Watch Steve Jobs introducing the new iPhone at Macworld

♦ Jobs unveils iPhone - at last

♦ Apple shows off iPhone apps

It seems at first glance to have avoided the latter, with the iPhone appearing to be an Apple-only show with no obvious links to Cingular content or services or any compromises over the design. Whether this is truly the case remains to be seen when the iPhone launches in early summer. Apple plans to ship the iPhone this June in the US and rumour has it the device should be available in Europe by Christmas 2007.

Interface design has traditionally been one of the company's strengths. Jobs, Jonathan Ive and co certainly delivered with the iPhone interface. It's quite an achievement. Actually judged solely on its interface, the iPhone is pretty remarkable.

Eschewing either a keyboard or a stylus, it provides a context-related soft interface both driven and presented via the touchscreen.

Limited to one 'Home' button at the bottom of the phone's face and a couple of switches on the side to adjust volume and power, the whole interface is displayed graphically on-screen. In his keynote pre-ramble Jobs stated the problem with existing smart phones is the wasted 40 per cent of the handset face that's given over to Qwerty keypads and other buttons. By presenting each input interface when the user requests it, the iPhone does away with this.

Apple claims to have developed and patented a touchscreen technology called Multi-touch, which inputs commands via taps, sweeps and gestures from the user's fingers. The much-celebrated click-wheel is gone. To select a music track, the user runs a finger down the on-screen menu. A faster flick will move you further and quicker down the list of tracks and albums. The same thing applies to contacts and photos. The Multi-touch technology also lets you touch a phone number to ring a contact. It's pretty cool stuff.

The company has adapted the Mac operating system OS X to drive the phone.

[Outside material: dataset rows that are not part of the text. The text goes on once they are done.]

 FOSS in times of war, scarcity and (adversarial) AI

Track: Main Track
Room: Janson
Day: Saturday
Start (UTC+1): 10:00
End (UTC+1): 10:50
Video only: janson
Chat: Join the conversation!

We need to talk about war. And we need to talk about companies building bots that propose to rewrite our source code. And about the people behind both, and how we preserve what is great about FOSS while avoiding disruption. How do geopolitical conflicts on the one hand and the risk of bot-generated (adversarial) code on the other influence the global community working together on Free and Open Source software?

This allowed it to deliver "desktop-class" applications, according to Jobs. He added that having the interface delivered graphically gives the company the freedom to add features and applications as required without having to re-engineer the hardware.

Furthermore the opportunity exists for the company's developer community to get stuck into the device's code, albeit only with Apple's exclusive blessing.

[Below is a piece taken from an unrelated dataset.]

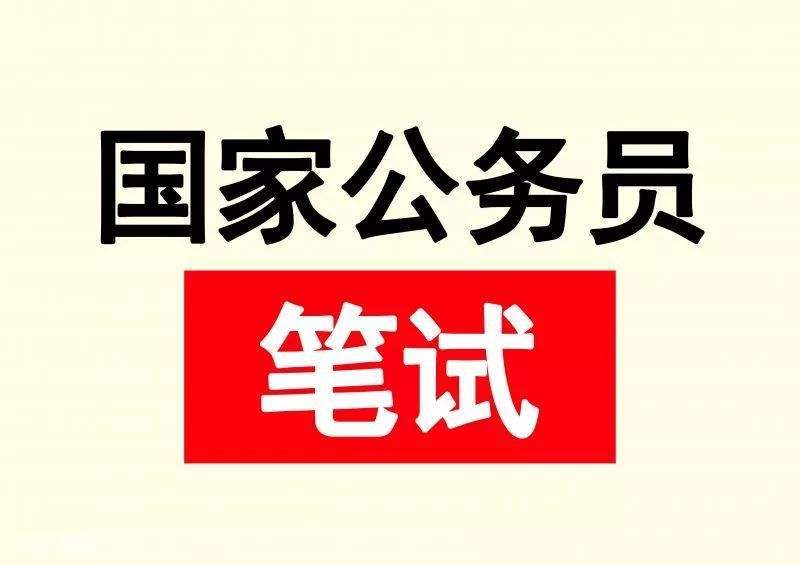 国家公务员

笔试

As to the device's feature-set, some silicon.com readers have rightly pointed out there's an awful lot of fuss being made about a phone that offers what products from other companies already offer.

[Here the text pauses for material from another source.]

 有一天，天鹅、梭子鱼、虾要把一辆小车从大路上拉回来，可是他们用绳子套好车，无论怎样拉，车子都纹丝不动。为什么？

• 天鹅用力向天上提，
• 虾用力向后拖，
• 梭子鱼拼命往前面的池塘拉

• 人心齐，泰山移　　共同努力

But even from the demo, it's clear Apple has put a huge amount of research into keeping the simple things simple: making a phone call, retrieving a text message, viewing a photo, emailing photos.

Modern mobile phone interfaces are a mess of features and menus. Even the once great Nokia seems to have lost its way recently. This has largely happened as a result of operators trying to shoehorn high-profile links to value-adding (often content-led) services into their devices in order to boost revenues. The result is a user interface quagmire. Apple has recognised this and focused on getting the basics right - sticking to its mantra of 'it just works'.

The proof of the pudding is in the eating and final judgement should be reserved until the iPhone makes its way into the eager hands of independent reviewers. This might take some time - apparently the only three iPhones in existence were on show at the Macworld conference this week.

Jobs was naturally ebullient throughout the demonstration and tossed phrases like "revolutionary" and "magic" about with obvious glee. A more sobering comment came from Apple design guru Jonathan Ive, who talked to Jobs via a mobile from his seat in the auditorium. Asked for his thoughts on the finished article, Ive said: "It's not too shabby, is it?"

The 'gadget-hounds' and UI enthusiasts out there will no doubt concur.

Around 950 million mobile handsets were sold worldwide last year but the high-end smart phone market segment which the iPhone will compete in has yet to win over significant numbers of business users and consumers - yet Apple is aiming to capture one per cent of the market by the end of 2008.

It may or may not achieve that ambitious target but it's certainly come up with a peach of an interface.

I want one - though you may have already worked that out.